Across in Lanarkshire, it has not been for the lack of trying. Motherwell’s crowds have slipped more than most these past few seasons. Chairman John Boyle famously launched his Third Way, to lure fans away from the Old Firm with big-money buys like Andy Goram and John Spencer. Those times have gone but Motherwell have some serious young talents like James McFadden, players worth watching. But if the audience does not pick up in tandem with such development the pleasure is lessened.

Director of football Pat Nevin knows Motherwell were at the forefront with promotional tricks and importantly they are still trying, looking for that solution to the dispiriting sight of empty seats. One of the SPL’s objectives over three years ago was crowd increases but Nevin talks of the "wider social phenomenon", themes such as the saturation of football on television and "people with disposable incomes just choosing to go elsewhere".

"We’ve tried everything but we’re not giving up," says Nevin, who once mooted the idea of Friday night football at Fir Park (like he had experienced it at Tranmere) so as to prevent fixture clashes with the Old Firm.

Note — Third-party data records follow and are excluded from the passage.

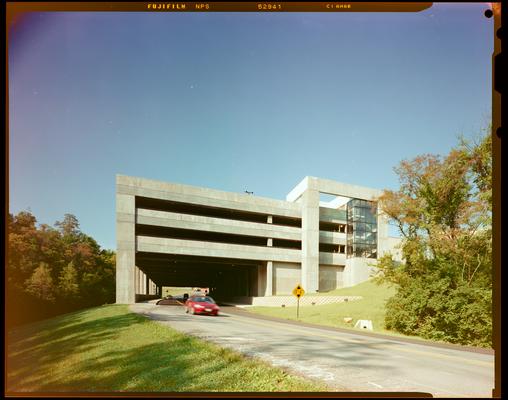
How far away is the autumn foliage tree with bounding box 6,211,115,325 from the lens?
27658mm

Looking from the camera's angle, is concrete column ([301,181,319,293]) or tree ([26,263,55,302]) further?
concrete column ([301,181,319,293])

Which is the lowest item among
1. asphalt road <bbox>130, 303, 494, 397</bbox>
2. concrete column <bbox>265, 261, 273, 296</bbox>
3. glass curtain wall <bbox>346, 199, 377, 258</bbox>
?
concrete column <bbox>265, 261, 273, 296</bbox>

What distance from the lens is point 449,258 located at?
15.7 meters

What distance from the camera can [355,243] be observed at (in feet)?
147

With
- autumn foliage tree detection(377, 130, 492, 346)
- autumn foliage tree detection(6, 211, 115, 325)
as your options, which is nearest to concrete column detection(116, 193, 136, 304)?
autumn foliage tree detection(6, 211, 115, 325)

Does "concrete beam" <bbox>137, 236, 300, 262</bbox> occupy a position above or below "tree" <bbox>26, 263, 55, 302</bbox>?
above

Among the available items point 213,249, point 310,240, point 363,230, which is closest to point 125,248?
point 213,249

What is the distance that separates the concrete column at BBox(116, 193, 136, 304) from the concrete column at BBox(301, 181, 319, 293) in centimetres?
2167

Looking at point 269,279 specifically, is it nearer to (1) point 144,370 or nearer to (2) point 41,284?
(2) point 41,284

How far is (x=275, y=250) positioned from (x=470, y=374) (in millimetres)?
38302

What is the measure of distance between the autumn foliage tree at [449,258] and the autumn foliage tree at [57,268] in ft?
77.4

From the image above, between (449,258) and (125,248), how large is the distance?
100 ft

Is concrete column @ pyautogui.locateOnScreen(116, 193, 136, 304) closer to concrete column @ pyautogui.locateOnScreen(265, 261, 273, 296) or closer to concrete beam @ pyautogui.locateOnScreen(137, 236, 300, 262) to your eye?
concrete beam @ pyautogui.locateOnScreen(137, 236, 300, 262)

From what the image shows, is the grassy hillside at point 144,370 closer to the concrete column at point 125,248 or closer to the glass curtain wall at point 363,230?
the concrete column at point 125,248
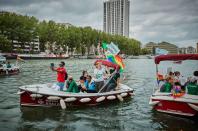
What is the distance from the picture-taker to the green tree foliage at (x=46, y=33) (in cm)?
8744

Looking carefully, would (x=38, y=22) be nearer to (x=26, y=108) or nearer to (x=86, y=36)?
(x=86, y=36)

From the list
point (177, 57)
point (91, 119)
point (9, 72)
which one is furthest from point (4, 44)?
point (177, 57)

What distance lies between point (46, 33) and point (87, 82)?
283ft

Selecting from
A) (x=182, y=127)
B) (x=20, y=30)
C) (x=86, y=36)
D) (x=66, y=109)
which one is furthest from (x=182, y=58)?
(x=86, y=36)

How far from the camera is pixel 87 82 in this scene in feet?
53.0

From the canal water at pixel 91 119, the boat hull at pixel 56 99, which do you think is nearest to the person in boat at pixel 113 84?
the canal water at pixel 91 119

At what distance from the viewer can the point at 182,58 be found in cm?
1390

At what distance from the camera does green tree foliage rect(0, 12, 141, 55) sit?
87438mm

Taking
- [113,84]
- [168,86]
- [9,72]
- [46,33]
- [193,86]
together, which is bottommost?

"Our numbers are down and not as high as they were. With the success we had when we came second in the league we were as high as 7,500, but it fell away quickly after hitting the dizzy heights. You have to try and get them interested in the long term and to make them Motherwell fans. It’s particularly hard for us. Our doorstep is a heartland of Rangers and Celtic fans."

Reflecting on clubs such as Motherwell, Kilmarnock and Aberdeen and their attempts to attract youth, Glen recognises that it is an unenviable task but one ultimately worth trying. "In the short term it may cost these clubs, but they are trying to build up in the future. I don’t think it’s a massive cost. There is the spiral effect of getting them to go and buy into the rest of it. It is short-term pain for long-term gain."

Jock Stein once said: "Football without fans is nothing." The challenge being undertaken in the SPL is to prevent this hitherto unimaginable scenario creeping closer to the reality.